Things to do:
a. Answer these questions using the Fastenal excerpt:
(i) What is the name of Fastenal's parent company?
(ii) Whose superior distribution system is mentioned as an example of a hard-to-imitate advantage?
(iii) Which two top managers are named as aware of pressures from the parent company and the marketplace?
b. Extend the Fastenal excerpt by writing what comes after its final sentence.

Though the issues that Fastenal is having may not be unique in the now global marketplace, the importance of perspective is to be emphasized… to the employees of Fastenal, their situation is unique and they are dependent of the leadership of Phil James and his management team to create solutions that work not just for the parent company, Global Engineering, but for them, as individual persons.  Key to any plan will be the specific environments that Fastenal is competing in now as well as the opportunities that their internal and external positioning allows them to take advantage of in the marketplace.

Human Resource

Seeking Sources of Sustainable Competitive Advantage

The idea of sustained competitive advantage is simply to deliver either a better quality of goods to the market than the competition, to deliver sufficient quality goods cheaper than the competition or by serving a specific customer segment especially well through a combination of product and services that add value to the consumer.  If a firm were able to do it, it would enjoy higher returns on employed capital assets than the competition, regardless of the industry, the economy or other factors.
In seeking for sources of sustainable competitive advantage, there are a number of potential sources yet all possess four qualifying characteristics (Dreher & Dougherty 2002, pp. 168-170):

  1. Valuable – Without question, to be a source of competitive advantage, an asset must ‘earn its keep’ in that it should generate a positive rate of return.
  2. Rare – Also importantly, an asset must be rare as without this qualifier, it would, by definition, not be a source of advantage over the competition as the competition would also possess it.
  3. Inimitable – Similar to rare, the quality of ‘difficult to imitate’ must also exist.  If it were easy to provide a superior distribution system (one of Wal-Mart’s advantages), it would be copied and cease to provide a source of advantage.  Note, just because something is not easy to be copied does not mean that it cannot be done, rather, that it is done at a substantial cost or a major trade-off is incurred.
  4. Nonsubstitutable – To achieve this, a firm must have a product or service that is not easily replaced by something else.  For example, it is very difficult to substitute good human judgment, empathy and humor that is found in excellent service with a machine.  Similarly, a machine could replace many aspects of repetitious human labor intensive jobs.

With these qualities in mind, the catchy corporate phrase, “our people are our greatest asset” takes on new meaning.   Each of the above qualities apply to the people that a company is steward over and the distinctive environment encompassing compensation, culture, policies, and practices are make up its human resource practices.  These practices are the systems that govern the process that ultimately control the outcomes of a firms greatest resource and source of its competitive advantage, its employees (Karami, Analoui & Cusworth 2004, p. 50; Dreher & Dougherty 2002, pp. 168-170).

Strengths, Weaknesses and Opportunities

A key strength of Fastenal is that it is in a position to recognize that its future is somewhat precarious.  Top managers such as Phil James and Catherine Forrester are not oblivious to pressures from both the parent company and the marketplace to somehow reinvent themselves to avoid being either closed or sold.  With continually narrowing margins evidenced by highly visible top-line measures, the fact that there is a problem is obvious to everyone that can read a financial summary report.

Segmentation data:
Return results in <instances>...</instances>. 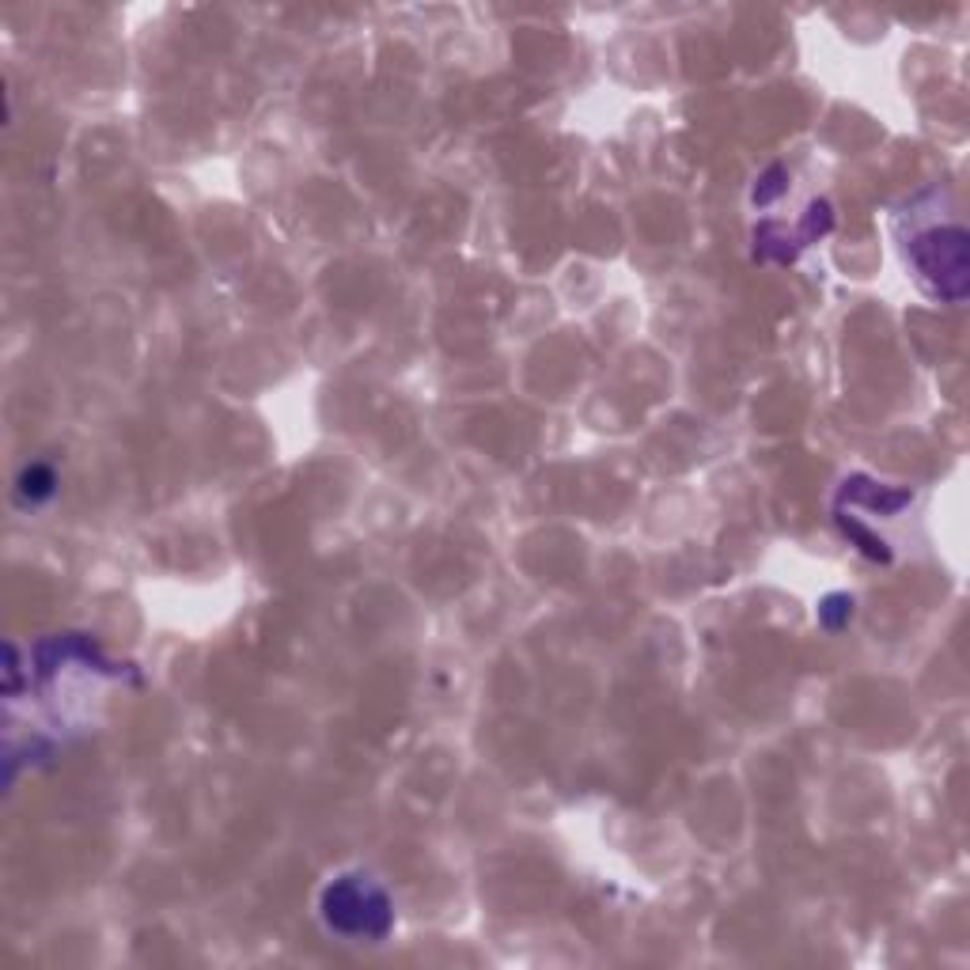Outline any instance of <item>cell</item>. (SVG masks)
Masks as SVG:
<instances>
[{
	"label": "cell",
	"mask_w": 970,
	"mask_h": 970,
	"mask_svg": "<svg viewBox=\"0 0 970 970\" xmlns=\"http://www.w3.org/2000/svg\"><path fill=\"white\" fill-rule=\"evenodd\" d=\"M319 914L326 929L349 940H383L394 929V903L376 879L360 872H346L323 887Z\"/></svg>",
	"instance_id": "1"
},
{
	"label": "cell",
	"mask_w": 970,
	"mask_h": 970,
	"mask_svg": "<svg viewBox=\"0 0 970 970\" xmlns=\"http://www.w3.org/2000/svg\"><path fill=\"white\" fill-rule=\"evenodd\" d=\"M906 262L914 266L925 293L943 304H963L970 293L967 232L959 224H929L906 240Z\"/></svg>",
	"instance_id": "2"
},
{
	"label": "cell",
	"mask_w": 970,
	"mask_h": 970,
	"mask_svg": "<svg viewBox=\"0 0 970 970\" xmlns=\"http://www.w3.org/2000/svg\"><path fill=\"white\" fill-rule=\"evenodd\" d=\"M837 505H857L879 516H895L914 505V489H898V485H884V482L864 478V474H853V478H845L842 489H837Z\"/></svg>",
	"instance_id": "3"
},
{
	"label": "cell",
	"mask_w": 970,
	"mask_h": 970,
	"mask_svg": "<svg viewBox=\"0 0 970 970\" xmlns=\"http://www.w3.org/2000/svg\"><path fill=\"white\" fill-rule=\"evenodd\" d=\"M804 240H800V232L789 235V228L778 224V220H762V224L755 228V254L762 262H778V266H789V262H797V254L804 251Z\"/></svg>",
	"instance_id": "4"
},
{
	"label": "cell",
	"mask_w": 970,
	"mask_h": 970,
	"mask_svg": "<svg viewBox=\"0 0 970 970\" xmlns=\"http://www.w3.org/2000/svg\"><path fill=\"white\" fill-rule=\"evenodd\" d=\"M834 516H837V527H842L845 531V539H850L853 546H857V550L864 553V558H872V561H890V550H887V542L879 539L876 531H872V527H864L857 516H850L845 513V508H834Z\"/></svg>",
	"instance_id": "5"
},
{
	"label": "cell",
	"mask_w": 970,
	"mask_h": 970,
	"mask_svg": "<svg viewBox=\"0 0 970 970\" xmlns=\"http://www.w3.org/2000/svg\"><path fill=\"white\" fill-rule=\"evenodd\" d=\"M57 489V478L50 466H31V471H23L20 478V500H31V505H39V500H50Z\"/></svg>",
	"instance_id": "6"
},
{
	"label": "cell",
	"mask_w": 970,
	"mask_h": 970,
	"mask_svg": "<svg viewBox=\"0 0 970 970\" xmlns=\"http://www.w3.org/2000/svg\"><path fill=\"white\" fill-rule=\"evenodd\" d=\"M784 190H789V171H784L781 164H773V167H766V171L758 175V182L751 190V201L758 209H766V205H773Z\"/></svg>",
	"instance_id": "7"
},
{
	"label": "cell",
	"mask_w": 970,
	"mask_h": 970,
	"mask_svg": "<svg viewBox=\"0 0 970 970\" xmlns=\"http://www.w3.org/2000/svg\"><path fill=\"white\" fill-rule=\"evenodd\" d=\"M850 619H853V595L834 592V595H826L823 603H819V625H823V630L837 633V630H845V625H850Z\"/></svg>",
	"instance_id": "8"
}]
</instances>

Final results:
a.
(i) Global Engineering
(ii) Wal-Mart's
(iii) Phil James and Catherine Forrester

b.
Additionally, a strength of the firm is that given they have already been through at least two changes in leadership and the resultant ‘imperatives for improvement’, much of the work in terms of having modern equipment that is capable of producing consistent high quality products in large quantities should not be overlooked.  To more fully appreciate this, consider the fact that this equipment and the intellectual capital acquired through years of its use would be difficult to replicate without incurring a very high cost.  In perspective, this must be viewed as one of the key components of having a source of “sustainable competitive advantage” in that it could only be duplicated at a considerable expense.

With regards to the external environment, the most notable characteristic is that Fastenal is in a highly competitive industry.  By virtue of this, one would rightly reason that the market is highly price sensitive.  In attempts to control costs during the time period of the case study, there is a trend to outsource functions that are perceived to be non-strategic and can be provided more cost effectively by a 3rd party.  The traditional barriers of geography and even time are being transcended as company after company commissions manufacturing in Asia or other locales where labor is much cheaper.  As Phil is now overseeing the outsourcing of manufacturing, IT and portions of other departments, he is likely faced with questions of what value Fastenal actually provides that is not readily reproducible elsewhere for less.
In addition to the growing competitiveness of doing business globally, Fastenal has the mixed blessing of having one major customer, Ford.  This arrangement presents a substantial risk to Fastenal as their fortunes are to closely tied to one firm.  Though the case does not elaborate on other products and markets, in ‘the early days’ Fastenal made a wide variety of products that were utilized in different applications.  This history could play a role in helping to diversify the current operation by finding new needs and markets for existing products as well as products that Fastenal has the capability to bring to market.

One of Fastenal’s weaknesses seems to be that they have are not able to understand what they bring to the market that is any different that there competitors.  At no point in the case does any Fastenal clearly state how they bring added value to the customer.  This is an extremely important point in that there are widely recognized to be but three key value propositions.  These propositions do not detail what a company does but rather more importantly, how it goes to market.
According to many sources, there are essentially three means by which a firm competes in the marketplace.  With very few exceptions, a firm must pick from one of the following (Suutad 2000, p. 2; Porter 1980, p. 35):

  1. Cost Leadership – The foremost goal of this strategy is to drive the costs out of business.  If a firm has functionally ‘good enough’ product and can bring to consumers at a lower price than the competition, market share will be won and supra-normal profits made.
  2. Differentiation or Innovation – For firms that choose to focus on a product of a particular quality, they must still achieve some element of relative cost parity with the competition but the focus on the firm is not cost.  A firm that competes with this value proposition will be creating the products that other firms will ‘knock-off’ and offer at a lower cost to consumers months later.
  3. Focus or Niche Product or Market – This proposition is similar to the above category but differs primarily in scope, either with regards to product or customer service or quality demands.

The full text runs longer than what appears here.